Following the human rights crisis in Del Rio, the U.S. the Department of Homeland Security (DHS) spent millions of dollars and used the Title 42 policy to expel over 15,000 Haitians, and has continued to do so. 

Mexico agreed to accept up to 30,000 migrants each month from the four countries who attempt to walk or swim across the U.S.-Mexico border and are turned back, the White House said.

Haitians stranded in Mexico face anti-Black discrimination, facing medical neglect and attacks. At least seven Haitians have been murdered in Tijuana this year, The Haitian Bridge Alliance reports.

The Haitian Bridge alliance will analyze the administration’s latest policy plans and offer their recommendations for humanitarian reforms from their experience on the ground Jan. 6, 2023. Biden visited El Paso on Jan. 8, assessing operations and met with local officials and community leaders.

The plan condemned

On Jan. 6, The Interfaith Immigration Coalition organized a call, where border and immigration experts analyzed the administration’s plans. 

“While yesterday’s announcement that the administration is opening more pathways for Haitians, Venezuelans, Cubans, and Nicaraguans to come to the United States is a step in the right direction, this announcement does not bring us closer to restoring our broken immigration system,” Guerline Jozef, Executive Director of Haitian Bridge Alliance, said during a call organized by The Interfaith Immigration Coalition on Jan. 6, where border and immigration experts analyzed the administration’s plans. “We see firsthand the negative consequences and disproportionate impact on Black migrants that the current state of our immigration system brings. We can have a fair, orderly, and humane immigration system that welcomes all with dignity and that is rooted in justice and language access.”

Dylan Corbett, Executive Director of the Hope Border Institute in El Paso, added: “At the end of the day, the expansion of Title 42 to include Cubans, Haitians, and Nicaraguans is a broken promise. Rather than putting our country on a sure path to fully restoring asylum at the border, these new actions entrench a dangerous, ineffective, and inhumane policy.”

Pedro Rios, Director of the US-Mexico Border Program, American Friends Service Committee (AFSC), added: “The promise of asylum is an enshrined right under federal law and international agreements meant to respond to tyranny and despair that forces thousands of people to flee their home countries. The United States undermines that promise every day that Title 42 remains in place, and it endangers the lives of those seeking shelter from harm.”

Said Melissa Crow, Director of Litigation, Center for Gender and Refugee Studies (CGRS), added: “It has been deeply disturbing to hear the President affirm that seeking asylum is legal, pledge to create a safe and humane process at the border, and then turn around and announce policies that further undermine access to the U.S. asylum process. These reckless policy decisions will exact a horrific human toll and leave a lasting stain on the President’s legacy.”

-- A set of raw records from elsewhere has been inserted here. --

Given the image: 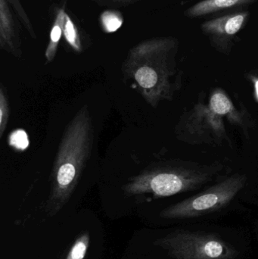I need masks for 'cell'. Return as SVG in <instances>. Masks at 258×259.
<instances>
[{
	"instance_id": "obj_2",
	"label": "cell",
	"mask_w": 258,
	"mask_h": 259,
	"mask_svg": "<svg viewBox=\"0 0 258 259\" xmlns=\"http://www.w3.org/2000/svg\"><path fill=\"white\" fill-rule=\"evenodd\" d=\"M177 45V39L173 37L146 39L130 49L123 64L124 77L134 80L145 101L152 107L172 98Z\"/></svg>"
},
{
	"instance_id": "obj_9",
	"label": "cell",
	"mask_w": 258,
	"mask_h": 259,
	"mask_svg": "<svg viewBox=\"0 0 258 259\" xmlns=\"http://www.w3.org/2000/svg\"><path fill=\"white\" fill-rule=\"evenodd\" d=\"M209 109L222 118H228L232 124L242 126V116L235 108L230 99L222 90H217L212 94L209 105Z\"/></svg>"
},
{
	"instance_id": "obj_5",
	"label": "cell",
	"mask_w": 258,
	"mask_h": 259,
	"mask_svg": "<svg viewBox=\"0 0 258 259\" xmlns=\"http://www.w3.org/2000/svg\"><path fill=\"white\" fill-rule=\"evenodd\" d=\"M245 175H235L210 188L165 208L160 216L165 219L199 217L228 205L246 185Z\"/></svg>"
},
{
	"instance_id": "obj_14",
	"label": "cell",
	"mask_w": 258,
	"mask_h": 259,
	"mask_svg": "<svg viewBox=\"0 0 258 259\" xmlns=\"http://www.w3.org/2000/svg\"><path fill=\"white\" fill-rule=\"evenodd\" d=\"M7 2L9 6L13 9L14 12L16 14L21 24L24 26L26 30L28 32L29 34H30L33 39H36V33H35L34 30H33L31 21H30L28 15L26 13L25 10H24V8H23L20 0H7Z\"/></svg>"
},
{
	"instance_id": "obj_11",
	"label": "cell",
	"mask_w": 258,
	"mask_h": 259,
	"mask_svg": "<svg viewBox=\"0 0 258 259\" xmlns=\"http://www.w3.org/2000/svg\"><path fill=\"white\" fill-rule=\"evenodd\" d=\"M62 27H63L64 36H65V40L67 41L68 45L76 53H81L83 48L78 28L65 11L63 14Z\"/></svg>"
},
{
	"instance_id": "obj_6",
	"label": "cell",
	"mask_w": 258,
	"mask_h": 259,
	"mask_svg": "<svg viewBox=\"0 0 258 259\" xmlns=\"http://www.w3.org/2000/svg\"><path fill=\"white\" fill-rule=\"evenodd\" d=\"M248 16V11H239L212 18L202 23L201 31L209 36L217 49L227 52L237 33L243 28Z\"/></svg>"
},
{
	"instance_id": "obj_10",
	"label": "cell",
	"mask_w": 258,
	"mask_h": 259,
	"mask_svg": "<svg viewBox=\"0 0 258 259\" xmlns=\"http://www.w3.org/2000/svg\"><path fill=\"white\" fill-rule=\"evenodd\" d=\"M64 12H65L64 9H60L58 11L54 24H53L51 31H50L49 41H48V47H47L45 53V59L48 63L51 62L56 57L58 46H59L62 35L63 34L62 21H63Z\"/></svg>"
},
{
	"instance_id": "obj_18",
	"label": "cell",
	"mask_w": 258,
	"mask_h": 259,
	"mask_svg": "<svg viewBox=\"0 0 258 259\" xmlns=\"http://www.w3.org/2000/svg\"><path fill=\"white\" fill-rule=\"evenodd\" d=\"M251 78H252V81L254 85V91H255L256 98H257L258 100V77L253 76V77H251Z\"/></svg>"
},
{
	"instance_id": "obj_1",
	"label": "cell",
	"mask_w": 258,
	"mask_h": 259,
	"mask_svg": "<svg viewBox=\"0 0 258 259\" xmlns=\"http://www.w3.org/2000/svg\"><path fill=\"white\" fill-rule=\"evenodd\" d=\"M93 140L92 118L84 106L67 126L55 158L45 205L50 216L56 215L71 199L89 159Z\"/></svg>"
},
{
	"instance_id": "obj_12",
	"label": "cell",
	"mask_w": 258,
	"mask_h": 259,
	"mask_svg": "<svg viewBox=\"0 0 258 259\" xmlns=\"http://www.w3.org/2000/svg\"><path fill=\"white\" fill-rule=\"evenodd\" d=\"M90 242L89 233L83 232L74 240L65 259H84Z\"/></svg>"
},
{
	"instance_id": "obj_17",
	"label": "cell",
	"mask_w": 258,
	"mask_h": 259,
	"mask_svg": "<svg viewBox=\"0 0 258 259\" xmlns=\"http://www.w3.org/2000/svg\"><path fill=\"white\" fill-rule=\"evenodd\" d=\"M101 6H111V7H123L134 4L140 0H94Z\"/></svg>"
},
{
	"instance_id": "obj_4",
	"label": "cell",
	"mask_w": 258,
	"mask_h": 259,
	"mask_svg": "<svg viewBox=\"0 0 258 259\" xmlns=\"http://www.w3.org/2000/svg\"><path fill=\"white\" fill-rule=\"evenodd\" d=\"M153 244L174 259H235L236 248L213 234L177 231L157 239Z\"/></svg>"
},
{
	"instance_id": "obj_8",
	"label": "cell",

Eleanor Acer, Senior Director for Refugee Protection at Human Rights First, added: “The pursuit of an asylum ban—a policy straight from the Trump playbook—would be a tremendous political miscalculation. It will play into the hands of allies of the former administration by bolstering their messages and normalizing their agenda, cause disorder rather than order, turn away Black and Brown refugees to suffer grave harms, separate families, and subvert refugee law.”